===== Extrait choisi =====

Les généalogies anciennes jouent un rôle important dans le
phénomène d'endogamie. Les esclaves, n'ayant pas une longue histoire
dans la région et leur descendance familiale remontant à une date
récente, sont exclus de cette catégorie. Ils ne sont pas unis par
des liens de parenté mais par des relations maîtres-esclaves.
Un autre élément important du ndimu est la division du travail
entre les nobles et les non-nobles. Le travail des nobles est associé au
pouvoir ; ils s'occupent du bétail ou des problèmes religieux touchant à l'Islam.
Les non-nobles font un tout autre travail. Ils pratiquent la culture du mil et
du sorgho, se consacrent à la cueillette en brousse, à la confection
des briques, et aux travaux pénibles. Cette division du travail reste encore
de nos jours très nettement marquée pour les femmes. Les femmes des
pasteurs s'occupent des produits laitiers, symbole du bétail, et la majorité d'entre
elles refusent le travail aux champs, bien que celui-ci, associé au mil,
soit honorable pour les femmes du groupe des anciens esclaves. Le bétail
est considéré comme une richesse, et donc la noblesse symbolise par
conséquence la richesse.
L'opposition entre libres et non-libres est présente dans l'Islam. Dans
le passé, les esclaves en étaient exclus, et jusqu'à présent
les nobles se considèrent plus musulmans que les non-nobles. Le comportement
prescrit par la doctrine islamique — les cinq piliers — est désigné par
le concept de juulde. Un noble a plus de juulde qu'un non-noble.
Les règles du ndimu sont moins strictement appliquées aujourd'hui.
Les esclaves ne sont plus exclus de l'Islam, certains respectent d'ailleurs davantage
les règles de cette religion que les pasteurs eux-mêmes, et leur juulde est
plus précis que celui des pasteurs. Aujourd'hui leurs enfants étudient
aussi le Coran. Les anciens esclaves ont entrepris de redéfinir leur origine
et de reconstruire leurs généalogies pour avoir leur propre histoire.
Selon eux, la « noblesse » doit aussi se livrer aux travaux pénibles.
Enfin ils se considèrent meilleurs, parce que plus forts que les éleveurs.

===== Données disponibles =====

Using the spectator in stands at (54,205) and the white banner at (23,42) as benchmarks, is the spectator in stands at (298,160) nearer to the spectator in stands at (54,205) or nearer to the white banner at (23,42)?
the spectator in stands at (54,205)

=====

• **Consigne A**
Dans l'extrait sur le ndimu, quel concept désigne le comportement prescrit par la doctrine islamique ?
• **Consigne B**
Recopiez fidèlement le passage de l'extrait sur le ndimu qui va de « Les généalogies anciennes » jusqu'à « des relations maîtres-esclaves. ».
• **Consigne C**
Relevez tous les travaux que l'extrait sur le ndimu attribue aux non-nobles.

• **Corrigé A**
Ce comportement est désigné par le concept de juulde.

• **Corrigé B**
Les généalogies anciennes jouent un rôle important dans le
phénomène d'endogamie. Les esclaves, n'ayant pas une longue histoire
dans la région et leur descendance familiale remontant à une date
récente, sont exclus de cette catégorie. Ils ne sont pas unis par
des liens de parenté mais par des relations maîtres-esclaves.

• **Corrigé C**
Les non-nobles pratiquent la culture du mil et du sorgho, la cueillette en brousse, la confection des briques et les travaux pénibles.